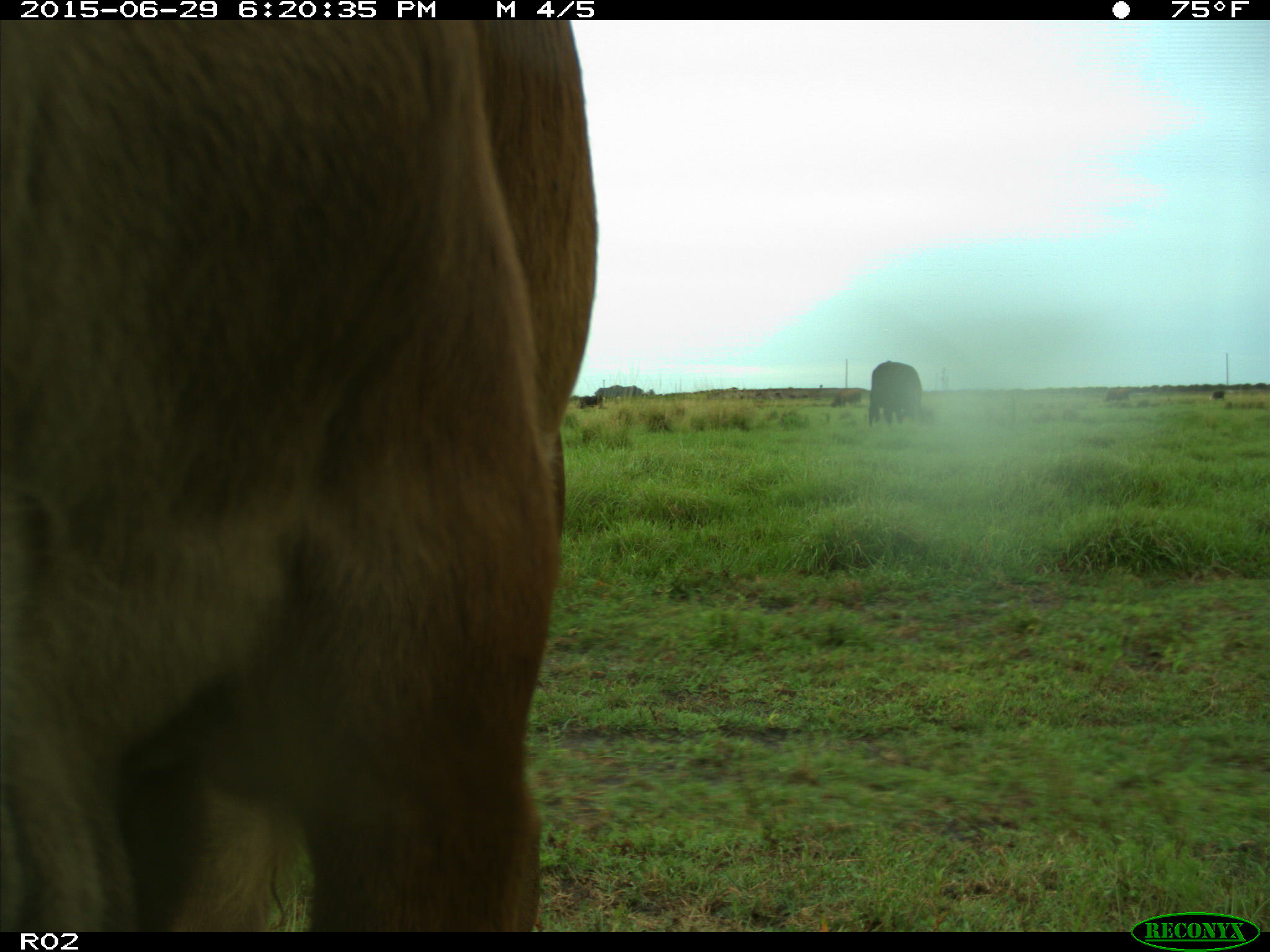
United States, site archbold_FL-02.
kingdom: Animalia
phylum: Chordata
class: Mammalia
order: Artiodactyla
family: Bovidae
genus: Bos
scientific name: Bos taurus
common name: domestic cow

────────────────

→ Task description: Locate the line with "class: Mammalia" in the entries above; extract it and every line after it, verbatim.

→ Exercise answer:
class: Mammalia
order: Artiodactyla
family: Bovidae
genus: Bos
scientific name: Bos taurus
common name: domestic cow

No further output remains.